The VLIW processor shown below can execute up to 8 operations per clock and work at a lower clock speed much more effective than existent superscalar chips. Additional functional units can lift up the performance (at the expense of reducing conflicts for resources) without sophisticating the chip considerably. However, such extension is limited by the physical abilities, i.e. by the number of read/write ports which provide simultaneous access of functional units to the register files, and interdependences which grow up in the geometrical progression as the number of functional units increases. Besides, the compiler must parallelize the program to a definite level to load up each unit - this is the key factor which limits utilization of this architecture.

This hypothetical instruction has 8 operative fields, each executing a traditional trioperand RISC-like instruction <operation> <receiver register> <source register> (MOV AX BX) and can control a specific functional unit with the minimal decoding.

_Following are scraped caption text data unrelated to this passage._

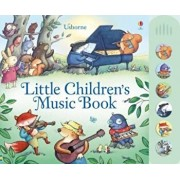 Little Children's Music Book, Hardcover/***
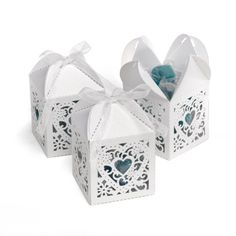White Lacy Heart Favor Boxes | Invitations By Dawn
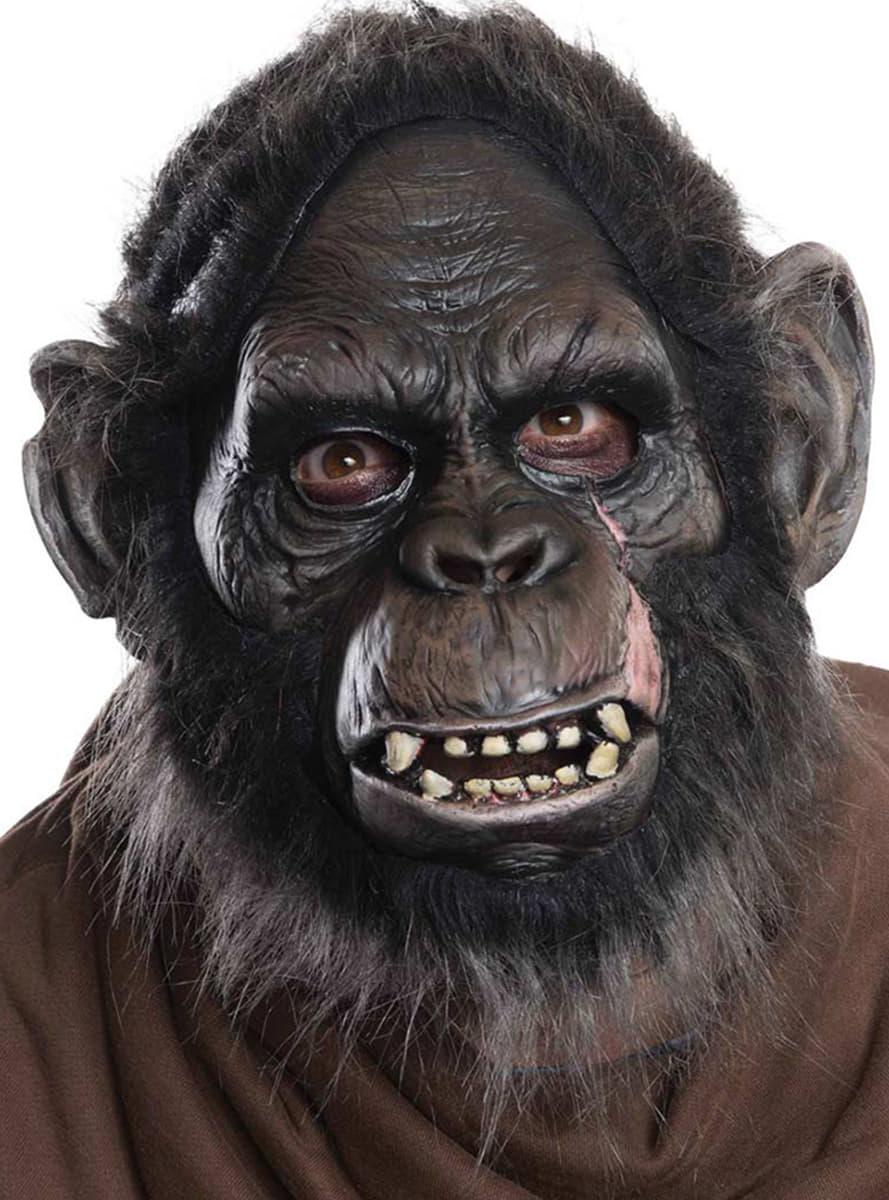 Masque de Koba en latex luxe la Plante des singes pour adultes pour dguisement  Funidelia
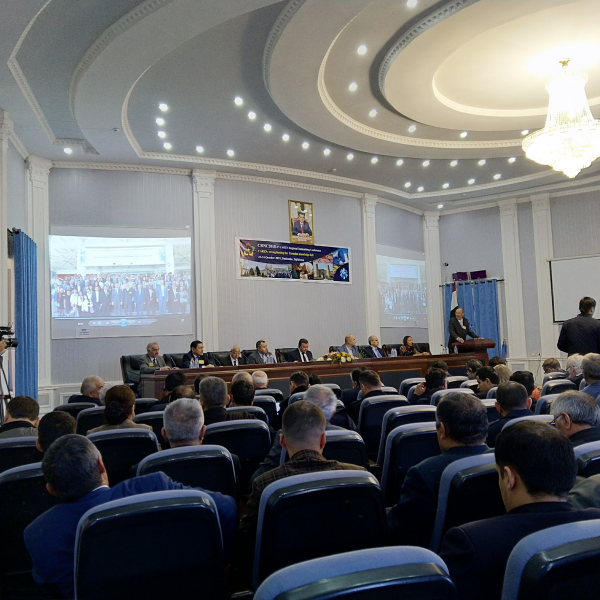 Stakeholder Workshop Held to Discuss Tajikistan IXP
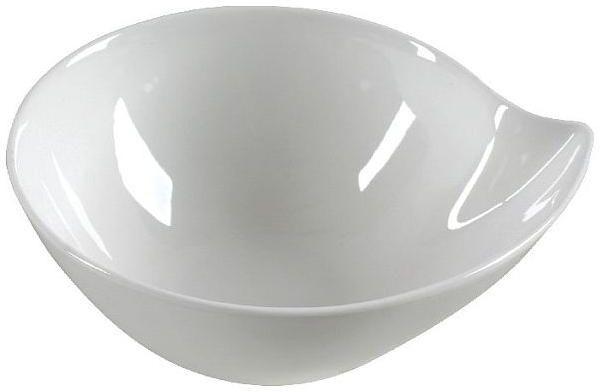 Bulionówka porcelanowa KUBIKO/FALA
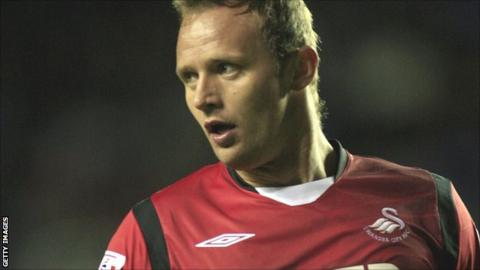 Lee Trundle
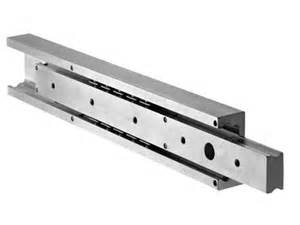 al4120 heavy duty drawer slide accuride international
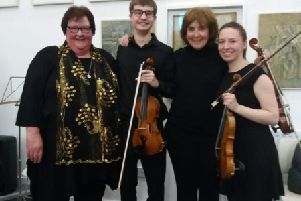 Alison Coates, Ross Hume, Lucy Cowan and Alex Prentice at the Watchtower, Berwick where a concert showcased local musical talent.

Let's take up the IA-64 as one of the examples of incarnation of the VLIW. With time this architecture can crowd out the x86 (IA-32) as a class. Nevertheless, the necessity to develop complicated compilers for the IA-64 and difficulties in creation of optimized machine codes can cause lack of experts working in IA-64 Assembler, especially at the primary stages.

The most important feature of the IA-64 compared to the RISC is Explicitly Parallel Instruction Computing (EPIC) which brings in into the IA-64 some elements resembling the architecture of the very long instruction word which are called bundles. So, in both architectures the explicit parallelism is implemented on the instruction level which controls simultaneous operation of functional execution units.

In this case the bundle is 128bit long and includes 3 41bit fields for instructions and a 5bit template slot. It's assumed that instructions of the bundle can be executed in parallel by different FUs. Possible interdependences which prevent parallel execution of instructions from the same bundle are reflected in the template field. But it's not claimed that instructions from different bundles cannot be executed in parallel. However, according to the specified paralell execution level which assumes up to 6 instructions per clock, we can see that at least two bundles can be processed at the same time.

The template indicates instructions of which type are located in the bundle slots. In general, instructions of the same type can be executed in more than one type of functional units. The template also assigns slots whose instructions, when started, must be waited for completion by the instructions of the following fields. The order of slots in a bundle (more important are on the right) corresponds to the byte order (Little Endian), but data in the memory can be arranged in the Big Endian order (more important on the left), which is set with a special bit in the register of the user mask.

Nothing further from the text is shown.